Koinonia Novembre 2018


MARTA E MARIA (I)

 

Parte prima: Il rischio del grande agitarsi

 

Leggiamo l’episodio, che è brevissimo: “Mentre erano in cammino, entrò in un villaggio e una donna, di nome Marta, lo ospitò. Ella aveva una sorella, di nome Maria, la quale, seduta ai piedi del Signore, ascoltava la sua parola. Marta invece era distolta per i molti servizi. Allora si fece avanti e disse: ‘Signore, non t’importa nulla che mia sorella mi abbia lasciata sola a servire? Dille dunque che mi aiuti’. Ma il Signore le rispose: ‘Marta, Marta, tu ti affanni e ti agiti per molte cose, ma di una cosa sola c’è bisogno. Maria ha scelto la parte migliore, che non le sarà tolta” (Lc 10,38-42).

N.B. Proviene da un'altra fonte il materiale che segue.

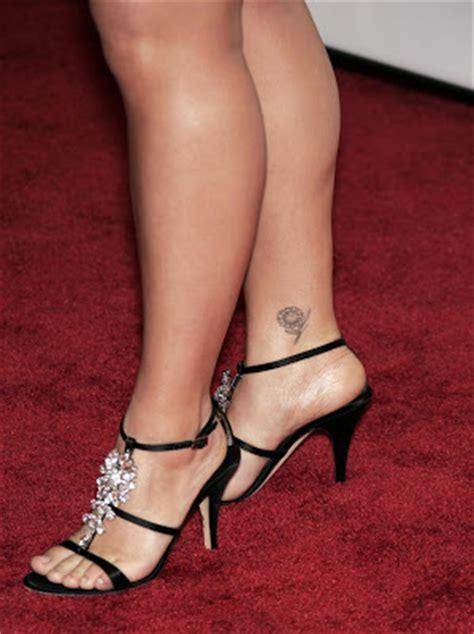 cool feet kelly clarkson feet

Perché è la parte migliore quella che si è scelta Maria? Direi di sgombrare subito il terreno dall’antitesi azione e contemplazione così come è emersa a seguito di quelle infiltrazioni di categorie greche che tendevano alla svalutazione del lavoro manuale privilegiando intelletto e contemplazione. Qui si tratta infatti di ascoltare un uomo capitato in quella casa più volte, possiamo supporre, e che conosceva entrambe le sorelle, che conosceva bene la generosità e la fede di Marta, e che, soprattutto, aveva fatto il falegname per decenni, aveva cioè, come dirà anche Paolo di se stesso, guadagnato il pane lavorando con le proprie mani.

Non vogliamo qui poi aprirci a distinguo eccessivi che ci condurrebbero fuori strada, leggendo però più estesamente i testi evangelici, ci si accorge che nel Vangelo di Giovanni, a differenza di quello di Luca, è Marta, non Maria, la protagonista. Attorno all’episodio della malattia, morte e risurrezione di Lazzaro, è invero scritto che “Gesù amava Marta e sua sorella e Lazzaro”. Quando poi Lazzaro era già morto e sepolto da ben quattro giorni, chi corre incontro a Gesù che stava arrivando è Marta non Maria (Gv 11,5. 20-34).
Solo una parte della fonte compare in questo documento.